For daily carry, this is on the larger end of the spectrum. My ideal for daily is around 15-20L, but it depends a little on what your daily carry involves.
From the perspective of a motorcyclist who travels into work, I could comfortably fit my work shoes, wet weather gear and pants while I ride in motorcycle gear. From that perspective, it fits my daily carry perfectly.
The WPRT isn’t a dedicated motorcycle bag, but it gives you an idea on the level of flexibility with storage. With a roll-top, that means it has a smaller footprint when not loaded to capacity.
Ease of Use/Comfort
Black Ember did a great job on the padding with WPRT. The bag uses a memory foam style padding approach with the shoulder straps.
In conjunction with this, the ease of adjustability offered by the WPRT makes it easy to find a fit that suits you. The height is adjustable with a single velcro strap on either side.
I wasn’t quite sure how well the separate back compartment would work, but it’s one of the most comfortable backpacks I have tried. Whatever they’ve done works well.
Waterproof bags by nature are going to suffer a little on the ease of use. The roll-top with zip and stiffness of the side zips make access to the contents harder.
That’s the price you pay for extreme waterproofing. That said, I think Black Ember have done a lot to make the bag as usable as they can, given the constraints.
Sometimes features can seem over-engineered on bags, but in the case of the WPRT, it seems practically designed.
My only issues with usability and comfort are the attachment circle under the side grab handle. When you grab the handle, the circular piece often catches your hand.
Side grabbing is not a big issue, but if I used this handle regularly, I’d put some black tape over it to prevent this.
Value for Money
The Black Ember WPRT retails for around US$280 or just over US$350 if you get the DSLR kit. While pricing may seem high, it’s very reasonable for a bag of this type and quality.
Simply put, bags like this aren’t cheap to produce.
To use a quote from Black Ember:
They are made-to-order as they can’t be mass-produced. Each textile is individually laser-cut v simply die-cut, then goes through an intense heat-bonding and/or ultrasonic welding procedure.
Finally, all trims and logos are individually laser-etched. Our laser-etched anodised hardware is a custom mould; then we use German hardware and premium Japanese zippers.
I know that sounds like a marketing pitch you see from bag manufacturers, but when it comes to a bag like this, it isn’t. The process to make a bag like this is more costly and time-consuming and what you’re getting for your dollar is excellent.
Products like this can’t be bulk produced at a low cost, so if you want this level of construction and quality, you’re paying a premium for it.
Black Ember WPRT DSLR Kit Review | Conclusion
As someone who reviews a lot of bags, I like bags that stand out and try to be different rather than “just being another bag”.
There is nothing about the Black Ember WPRT that suggests it’s just trying to be another bag, and I’ll give Black Ember ten out of ten for that.
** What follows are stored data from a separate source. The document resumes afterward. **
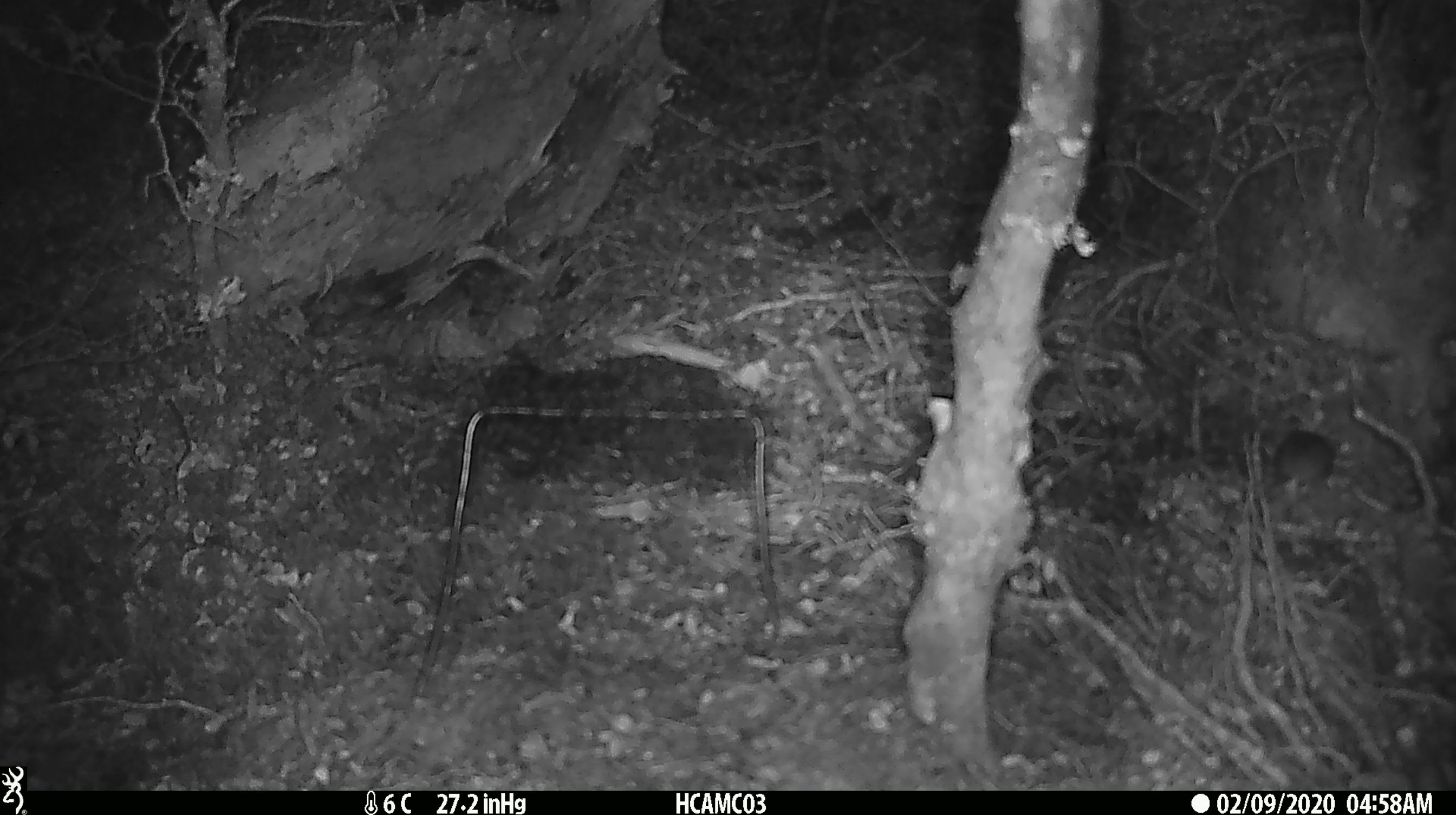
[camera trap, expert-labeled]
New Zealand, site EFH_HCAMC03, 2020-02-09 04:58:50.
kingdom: Animalia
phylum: Chordata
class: Mammalia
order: Rodentia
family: Muridae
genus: Mus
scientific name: Mus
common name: mouse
Mouse (Mus).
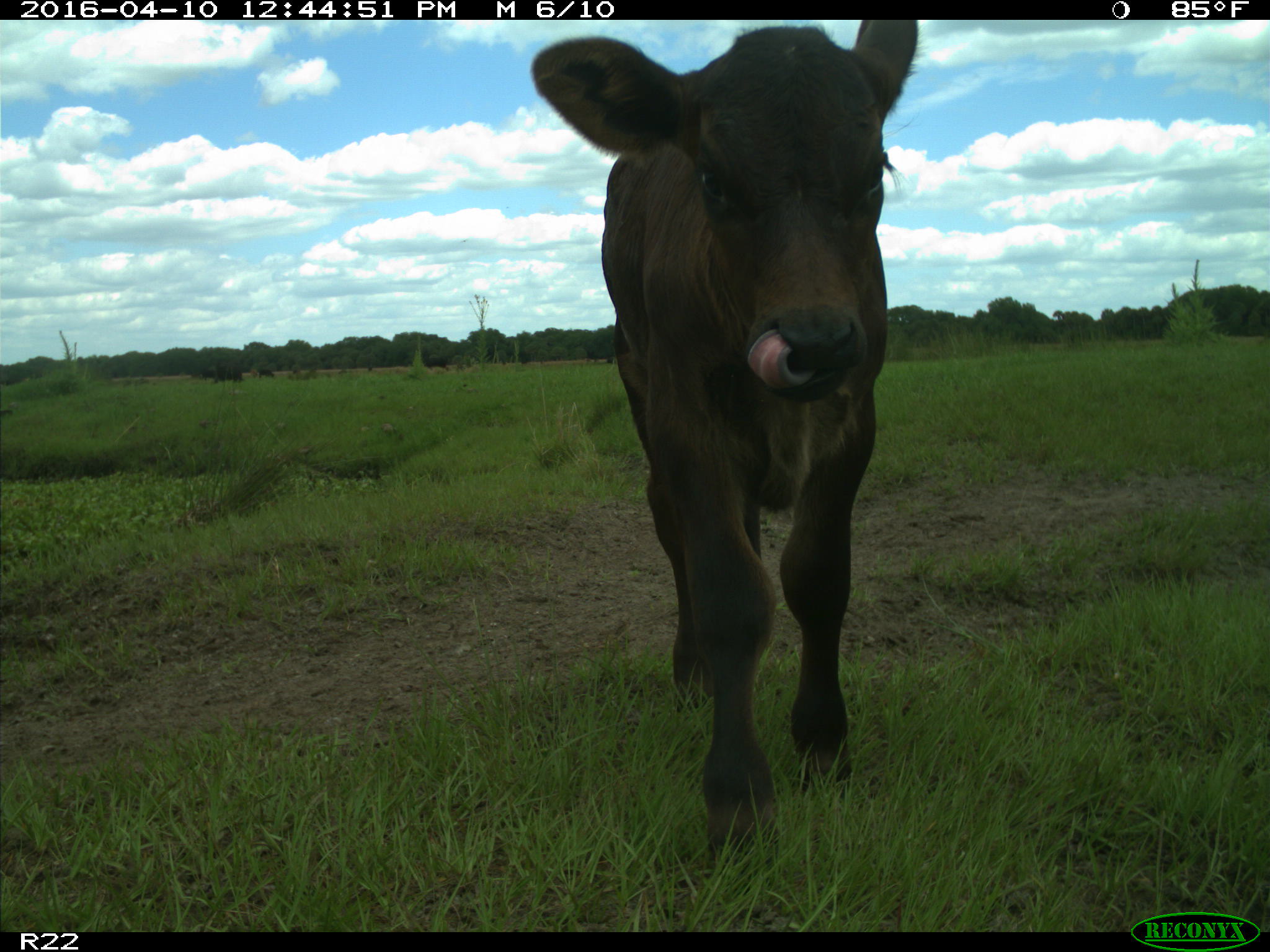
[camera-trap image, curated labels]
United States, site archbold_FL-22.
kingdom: Animalia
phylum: Chordata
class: Mammalia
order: Artiodactyla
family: Bovidae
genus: Bos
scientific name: Bos taurus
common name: domestic cow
Bos taurus (domestic cow).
Their bags are incredibly unique, and that’s a good thing. It’s not going to be a bag for the masses, but some of the best bags we see generally aren’t.
At first, I felt the bag was reasonably basic from a functionality perspective, and perhaps it was the modular design and the bare interior that created the perception.
In reality, the bag has a lot of features built in, and the modules only extend on this. The more you examine the WPRT, the more you notice the finer details.
It says a lot about the designers of this bag. Creating a bag that feels like a bare shell, but in reality is fully functional, is not an easy feat.
It means they’ve managed to hide away a lot of the features, which is incredibly challenging to do successfully.
The only real downside is that it’s probably a little large for an everyday bag, but that will come down to individual requirements.
If you’re looking for a waterproof bag, this has to be at the top of the list. In looking at competitors, there simply aren’t many that can match up to the Black Ember WPRT.